Cloud Cost Savers

The Top 5 Causes of Unexpected Cloud Expenses-and How to Avoid Them

For many small companies, cloud expenses can feel difficult to pin down.

The costs slowly accumulate away until-bam!-you're hit with an unexpected bill. But don't worry, you're not alone. These surprise charges often stem from common, preventable issues.

Let's unpack the top five culprits and what you can do to keep your cloud budget in check.

Idle Resources Lurking in the Shadows

You spin up an EC2 instance for testing, a temporary RDS database for a proof of concept, or extra storage to hold backup data "just for a little while." Fast forward a few weeks, and those resources are still running-or storing-and silently accumulating costs.

Data Transfer Fees: The Silent Budget Killer

AWS charges for data transfer between regions, Availability Zones (AZs), and even services within the same account. These costs can escalate quickly if you're moving large datasets for analytics, backups, or cross-region disaster recovery.

Over-Provisioned Resources

Overestimating your compute or database requirements is easy to do, but running resources larger than necessary inflates costs needlessly. For example, do you really need that m5.4xlarge EC2 instance running a low-traffic website?

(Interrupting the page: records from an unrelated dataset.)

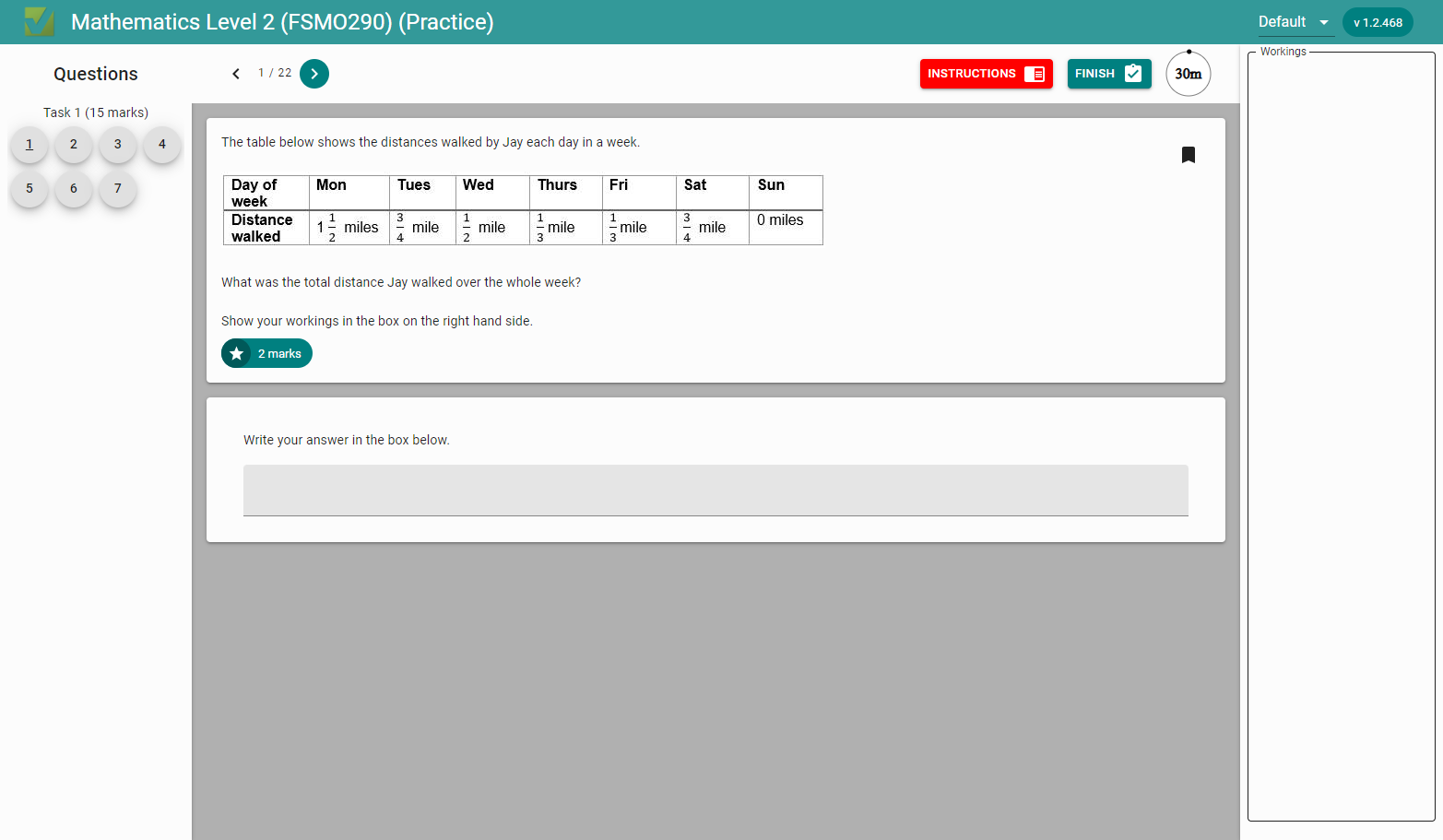 There is a timer on the top right that tells you how much time you have left in that section.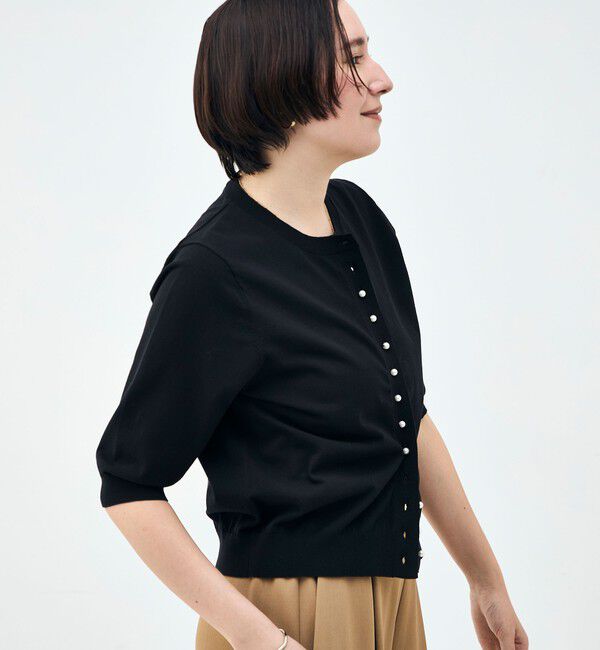 NOLLEY'S「《手洗い可能》コットンテックス6分袖カーディガン」|カーディガン|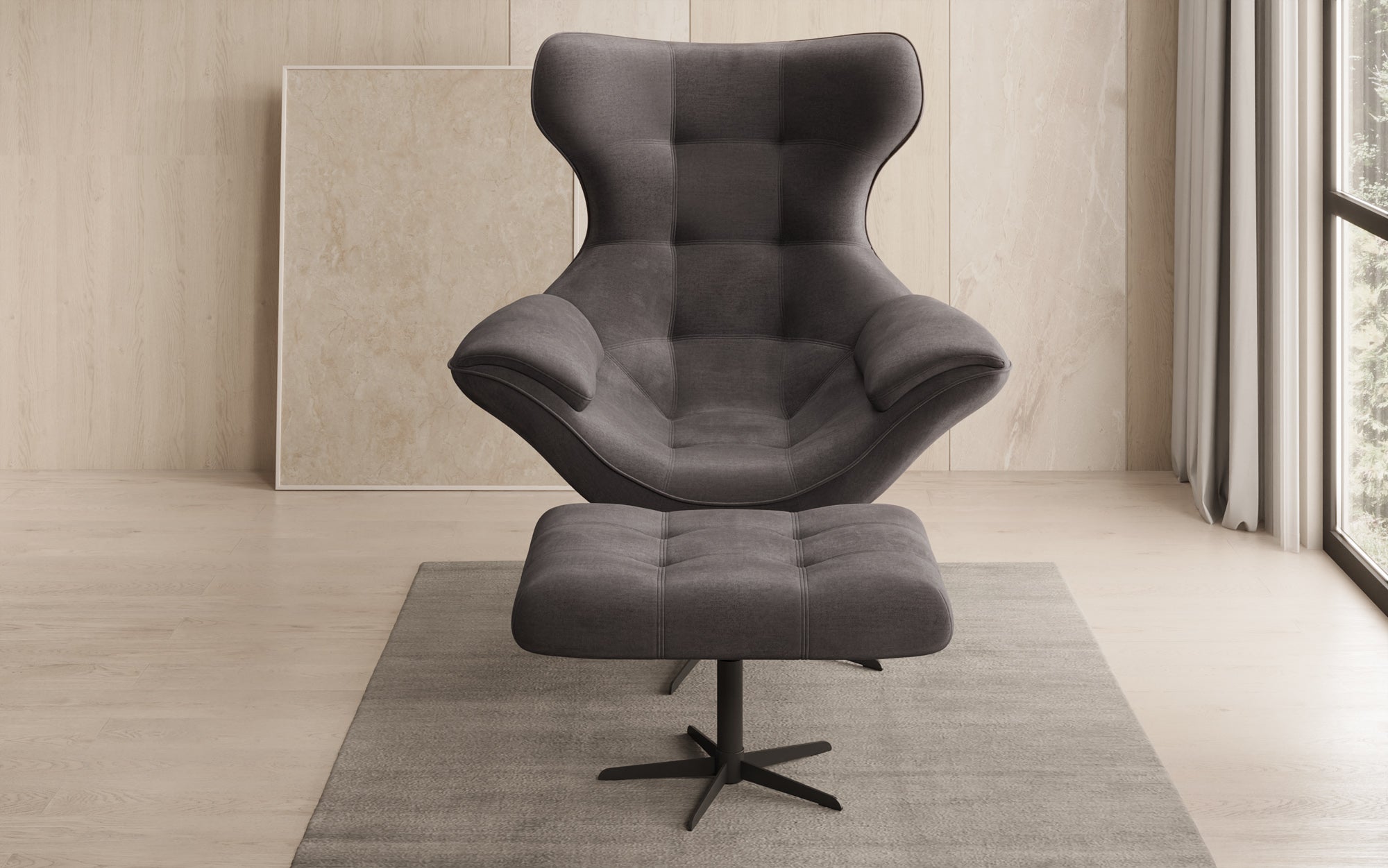 Designer Sofa-Sessel Aurelio inkl. Beistellhocker in Samt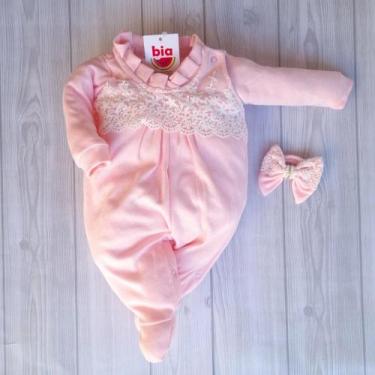 Imagem de Macacão bebê menina Olívia rendado com pérolas macio e confortável - A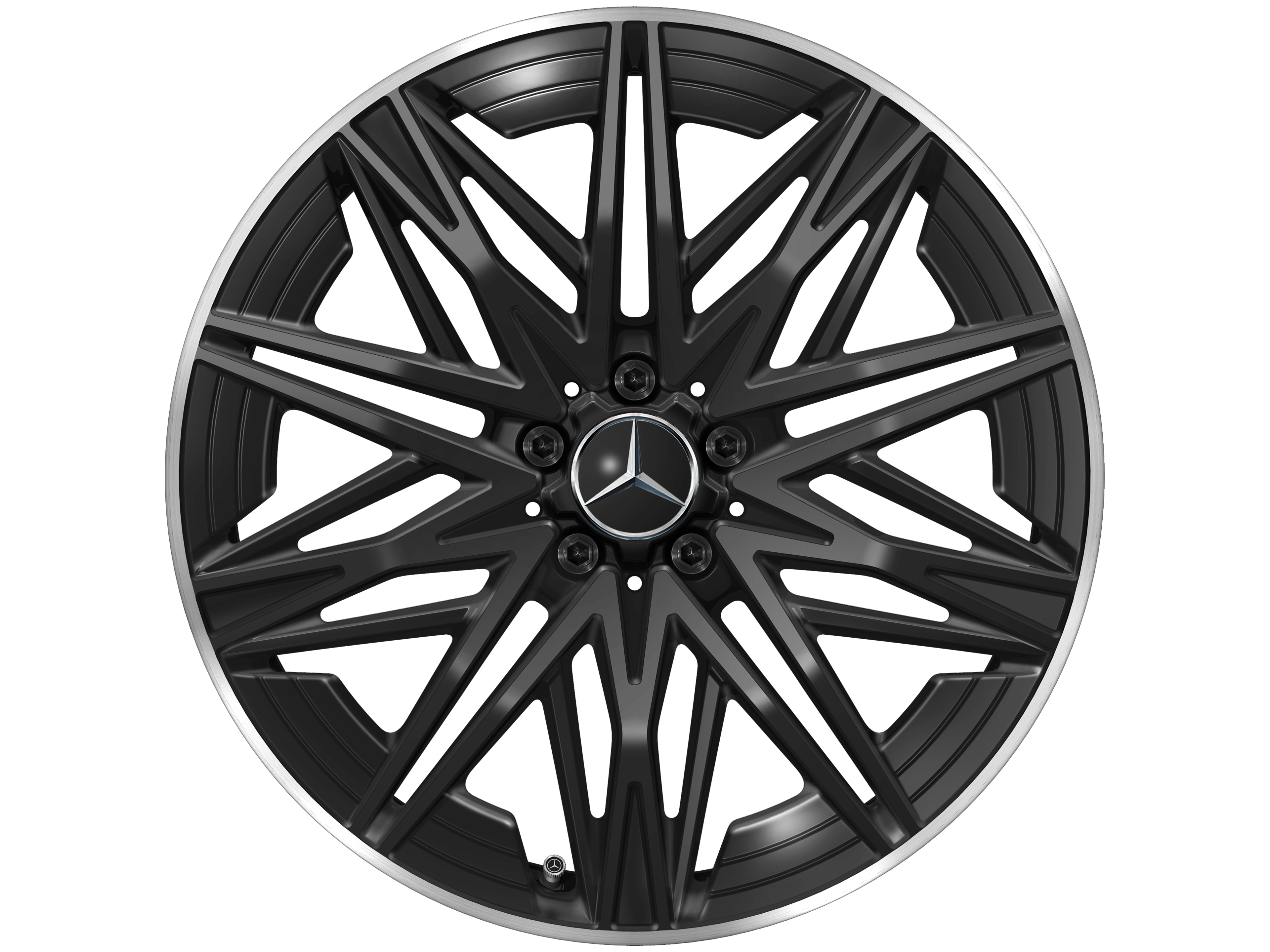 AMG light-alloy wheel, in multi-spoke design, 50.8 cm (20-inch), High-sheen rim flange - 8 J x 20 ET 30,6, black, high-sheen rim flange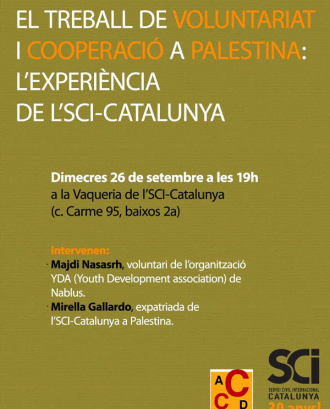Cartell de la xerrada SCI-Cat sobre Palestina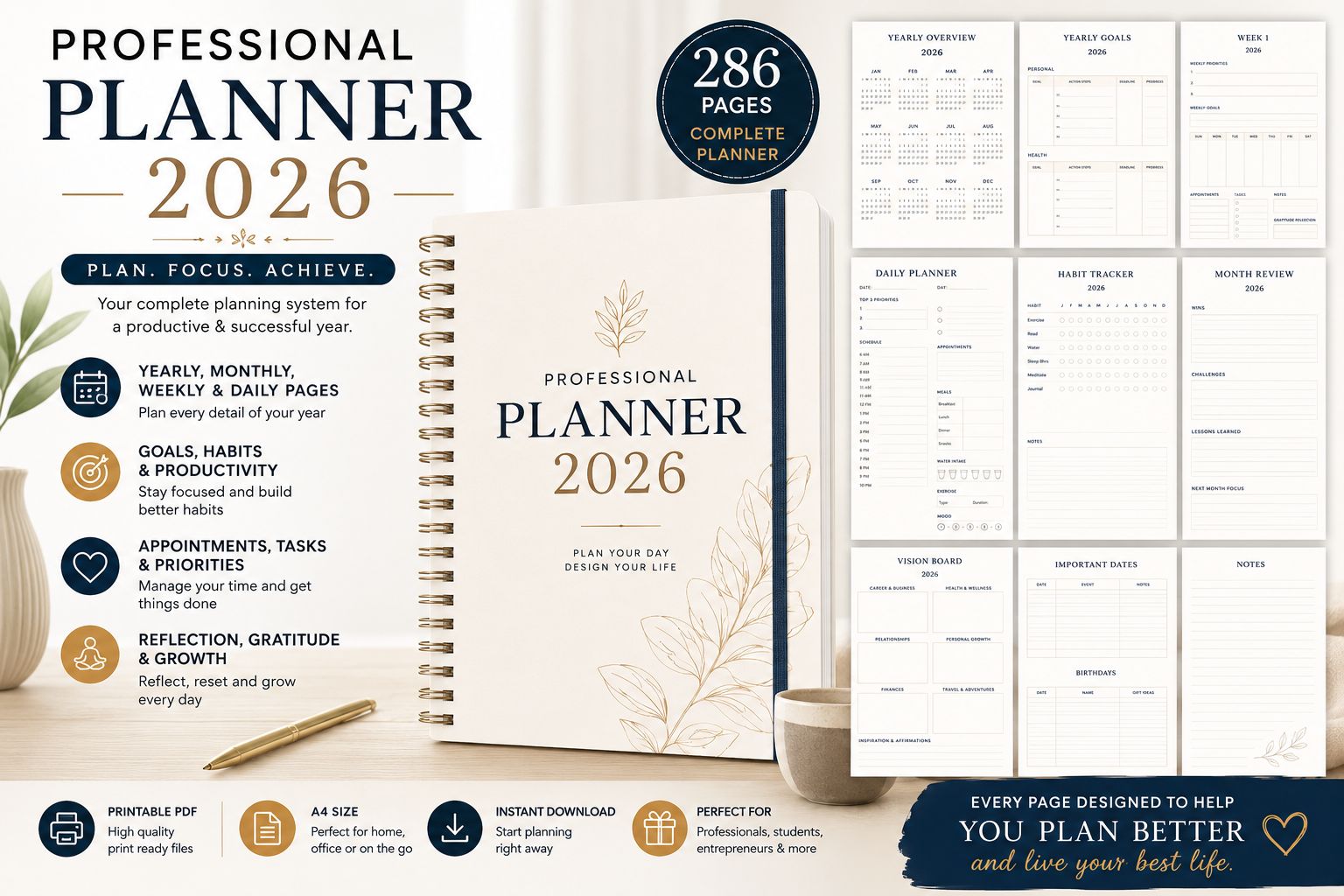 Professional Planner 2026 Printable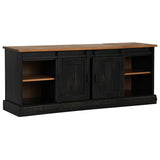 ZNTS TV Cabinet HALDEN 2 Sliding Doors Black 150x40x60 cm Solid Wood 4018416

Serverless Overhead: Misjudging Lambda or Event-Driven Costs

Serverless services like AWS Lambda, DynamoDB, or Step Functions are cost-efficient at scale, but they come with their own pitfalls. The pay-per-use pricing model means that poorly optimized workloads or unexpected spikes in activity can lead to runaway costs.

Unmonitored Reserved Instances or Savings Plans

Buying Reserved Instances (RIs) or committing to Savings Plans can save you up to 72%, but only if you're using them effectively. Misaligned purchases-like committing to an m5.large when you migrate workloads to an m6i.large-can leave savings on the table while still costing you for unused capacity.

Pro Tip: Proactively Manage Cloud Costs

Preventing unexpected charges requires a mix of automation, oversight, and cloud-savvy practices. Start by integrating cost management into your workflows-whether it's tagging policies, routine audits, or team training on cost awareness. Remember, the sooner you spot an issue, the easier it is to fix.